Sent From Galaxy S4 using Tapatalk


----------



## snowbear (May 29, 2016)

I think the second one is better.

If you have to explain it, it's probably a miss.


----------



## TJ_Photographer (May 29, 2016)

snowbear said:


> I think the second one is better.
> 
> If you have to explain it, it's probably a miss.


Okay, that maybe, this is my first time trying that. But this style of photography is meant to be portrayed in the way I did.

Sent From Galaxy S4 using Tapatalk


----------



## Designer (May 29, 2016)

TJ_Photographer said:


> Peeb said:
> 
> 
> > 1st one misses.
> ...


Peep mistakenly thought the second one was also your shot, i.e.; the second shot after the first one.
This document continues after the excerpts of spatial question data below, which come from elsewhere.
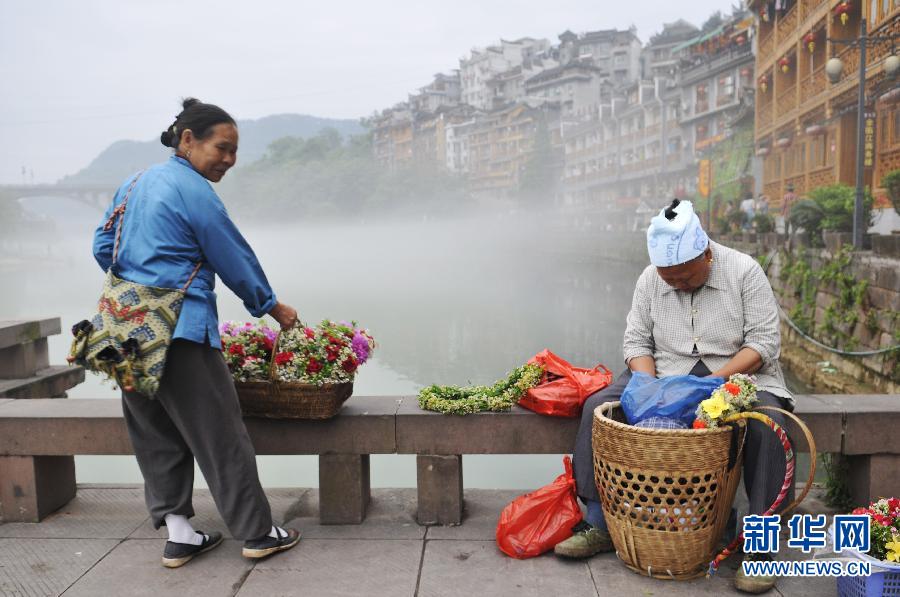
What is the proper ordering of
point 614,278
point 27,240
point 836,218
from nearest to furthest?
point 836,218, point 614,278, point 27,240

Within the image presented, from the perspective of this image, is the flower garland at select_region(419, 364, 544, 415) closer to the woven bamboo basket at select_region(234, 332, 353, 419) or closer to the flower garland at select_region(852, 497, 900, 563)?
the woven bamboo basket at select_region(234, 332, 353, 419)

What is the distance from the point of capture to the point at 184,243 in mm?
2629

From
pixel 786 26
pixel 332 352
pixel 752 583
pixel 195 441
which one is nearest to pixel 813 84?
pixel 786 26

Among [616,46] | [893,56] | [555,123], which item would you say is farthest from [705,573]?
[616,46]

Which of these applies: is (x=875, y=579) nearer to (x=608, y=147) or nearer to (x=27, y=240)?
(x=608, y=147)

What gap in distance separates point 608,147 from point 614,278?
23.1 meters

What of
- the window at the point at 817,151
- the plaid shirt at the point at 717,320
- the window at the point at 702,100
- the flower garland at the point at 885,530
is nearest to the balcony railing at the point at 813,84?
the window at the point at 817,151

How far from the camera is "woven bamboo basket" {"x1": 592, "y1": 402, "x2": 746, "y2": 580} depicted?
2469 millimetres

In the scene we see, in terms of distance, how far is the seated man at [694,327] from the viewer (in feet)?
9.23

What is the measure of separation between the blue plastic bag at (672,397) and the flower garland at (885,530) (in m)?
0.62

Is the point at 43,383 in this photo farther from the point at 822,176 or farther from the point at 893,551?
the point at 822,176

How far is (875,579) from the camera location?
7.37 feet

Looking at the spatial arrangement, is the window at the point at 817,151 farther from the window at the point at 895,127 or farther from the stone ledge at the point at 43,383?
the stone ledge at the point at 43,383

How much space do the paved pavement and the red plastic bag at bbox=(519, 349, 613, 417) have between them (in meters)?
0.59
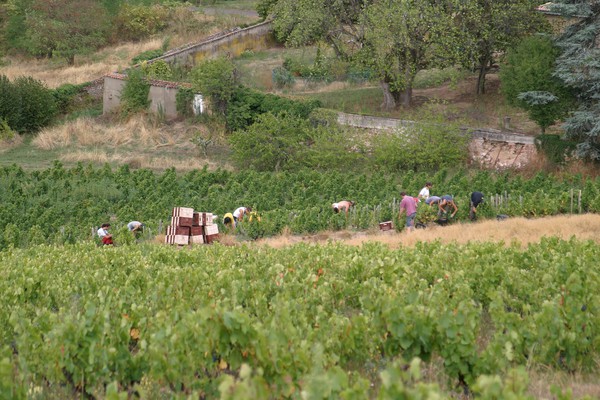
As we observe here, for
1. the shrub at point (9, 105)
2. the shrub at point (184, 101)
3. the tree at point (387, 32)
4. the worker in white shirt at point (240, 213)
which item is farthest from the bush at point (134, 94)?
the worker in white shirt at point (240, 213)

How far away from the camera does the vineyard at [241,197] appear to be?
25.0 metres

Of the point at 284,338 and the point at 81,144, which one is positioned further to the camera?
the point at 81,144

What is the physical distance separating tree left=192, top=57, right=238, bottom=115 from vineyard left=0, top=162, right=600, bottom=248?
725 cm

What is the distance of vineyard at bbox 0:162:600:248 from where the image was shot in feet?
82.1

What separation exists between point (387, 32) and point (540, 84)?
682cm

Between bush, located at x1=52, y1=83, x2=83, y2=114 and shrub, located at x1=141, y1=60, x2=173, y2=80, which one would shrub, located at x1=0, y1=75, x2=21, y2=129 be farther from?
shrub, located at x1=141, y1=60, x2=173, y2=80

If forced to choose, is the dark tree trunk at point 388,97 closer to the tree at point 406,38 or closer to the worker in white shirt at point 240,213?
the tree at point 406,38

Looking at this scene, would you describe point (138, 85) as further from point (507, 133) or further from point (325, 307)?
point (325, 307)

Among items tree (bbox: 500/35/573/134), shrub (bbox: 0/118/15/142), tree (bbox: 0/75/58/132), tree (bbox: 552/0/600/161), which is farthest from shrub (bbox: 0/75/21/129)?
tree (bbox: 552/0/600/161)

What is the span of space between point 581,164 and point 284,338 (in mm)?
23825

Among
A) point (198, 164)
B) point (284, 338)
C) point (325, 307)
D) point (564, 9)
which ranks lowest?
point (198, 164)

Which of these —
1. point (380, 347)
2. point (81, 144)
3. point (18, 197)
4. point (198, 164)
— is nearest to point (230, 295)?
point (380, 347)

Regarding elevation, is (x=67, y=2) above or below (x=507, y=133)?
above

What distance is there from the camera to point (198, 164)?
119 ft
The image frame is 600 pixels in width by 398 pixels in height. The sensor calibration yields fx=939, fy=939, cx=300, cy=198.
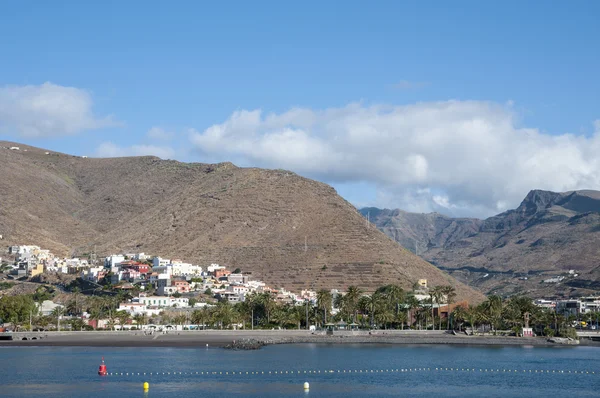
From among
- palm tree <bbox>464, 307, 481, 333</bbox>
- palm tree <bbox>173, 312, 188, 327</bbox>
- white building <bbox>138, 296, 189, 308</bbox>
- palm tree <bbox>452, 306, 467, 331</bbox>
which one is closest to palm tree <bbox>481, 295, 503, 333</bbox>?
palm tree <bbox>464, 307, 481, 333</bbox>

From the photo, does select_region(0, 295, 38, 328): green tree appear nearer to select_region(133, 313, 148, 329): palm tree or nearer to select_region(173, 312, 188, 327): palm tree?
select_region(133, 313, 148, 329): palm tree

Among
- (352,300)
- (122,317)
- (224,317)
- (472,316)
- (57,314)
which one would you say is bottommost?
(472,316)

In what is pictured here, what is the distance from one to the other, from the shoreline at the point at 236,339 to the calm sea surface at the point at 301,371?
5793 millimetres

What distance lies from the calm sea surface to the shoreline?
19.0 ft

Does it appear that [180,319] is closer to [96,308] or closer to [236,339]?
[96,308]

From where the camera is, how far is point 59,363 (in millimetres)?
105625

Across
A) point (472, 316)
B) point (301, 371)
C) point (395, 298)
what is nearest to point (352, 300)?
point (395, 298)

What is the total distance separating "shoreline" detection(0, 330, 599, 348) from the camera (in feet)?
448

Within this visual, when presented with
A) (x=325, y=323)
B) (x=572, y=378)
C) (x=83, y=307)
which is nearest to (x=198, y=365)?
(x=572, y=378)

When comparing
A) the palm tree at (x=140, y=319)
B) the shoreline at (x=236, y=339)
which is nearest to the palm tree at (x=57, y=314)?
the shoreline at (x=236, y=339)

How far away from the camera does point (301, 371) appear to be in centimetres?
9762

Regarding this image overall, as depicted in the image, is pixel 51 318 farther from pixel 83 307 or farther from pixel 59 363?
pixel 59 363

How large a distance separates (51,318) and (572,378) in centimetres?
9464

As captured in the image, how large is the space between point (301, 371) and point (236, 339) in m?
47.1
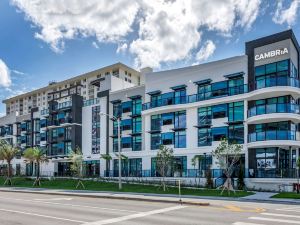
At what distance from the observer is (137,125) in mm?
52719

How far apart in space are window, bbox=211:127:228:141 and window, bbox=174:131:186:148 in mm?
4386

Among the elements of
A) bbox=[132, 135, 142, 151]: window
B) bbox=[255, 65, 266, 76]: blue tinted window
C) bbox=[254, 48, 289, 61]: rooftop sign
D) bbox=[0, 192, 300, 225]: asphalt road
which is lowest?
bbox=[0, 192, 300, 225]: asphalt road

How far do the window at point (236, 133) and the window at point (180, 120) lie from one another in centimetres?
660

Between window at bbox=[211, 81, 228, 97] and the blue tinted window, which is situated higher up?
the blue tinted window

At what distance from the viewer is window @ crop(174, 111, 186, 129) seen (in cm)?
4616

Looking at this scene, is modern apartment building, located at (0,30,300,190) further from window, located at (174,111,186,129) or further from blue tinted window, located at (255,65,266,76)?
window, located at (174,111,186,129)

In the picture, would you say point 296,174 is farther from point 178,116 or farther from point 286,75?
point 178,116

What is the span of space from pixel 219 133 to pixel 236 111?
10.8ft

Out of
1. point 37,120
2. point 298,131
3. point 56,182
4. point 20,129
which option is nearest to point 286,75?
point 298,131

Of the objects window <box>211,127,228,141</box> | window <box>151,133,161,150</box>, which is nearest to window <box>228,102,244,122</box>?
window <box>211,127,228,141</box>

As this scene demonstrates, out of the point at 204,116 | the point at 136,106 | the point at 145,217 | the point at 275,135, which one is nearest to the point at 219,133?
the point at 204,116

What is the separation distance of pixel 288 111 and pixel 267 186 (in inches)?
305

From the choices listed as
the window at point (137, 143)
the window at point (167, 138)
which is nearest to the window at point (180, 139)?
the window at point (167, 138)

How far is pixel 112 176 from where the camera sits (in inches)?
2100
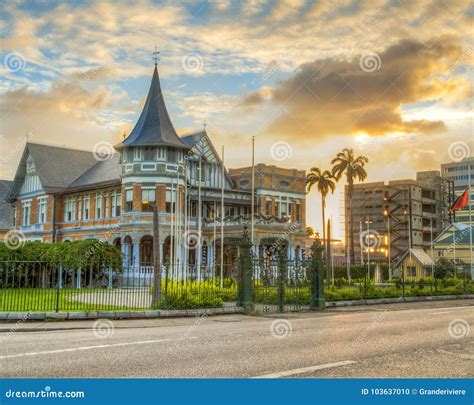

For me, I like the idea, but I wish the tree and lights were not in the frame.  And the model was oriented other way around.


----------



## TJ_Photographer (May 29, 2016)

Designer said:


> TJ_Photographer said:
> 
> 
> > Peeb said:
> ...


Yeah, this was a fun test shot 

Sent From Galaxy S4 using Tapatalk


----------



## TJ_Photographer (May 29, 2016)

Designer said:


> TJ_Photographer said:
> 
> 
> > Peeb said:
> ...


I have more ideas for a fun shot, this was my first try to see if I can make it work

Sent From Galaxy S4 using Tapatalk


----------



## crzyfotopeeple (May 29, 2016)

The second shot was my edit not the op. Not trying to change the dynamics of the original it was just a spur of the moment fun edit.


----------



## TJ_Photographer (May 29, 2016)

crzyfotopeeple said:


> The second shot was my edit not the op. Not trying to change the dynamics of the original it was just a spur of the moment fun edit.


Lol, that's what I thought [emoji23] 

Sent From Galaxy S4 using Tapatalk


----------



## jcdeboever (May 29, 2016)

I like the concept but maybe some post work to make it look less obvious. 

Sent from my XT1254 using Tapatalk


----------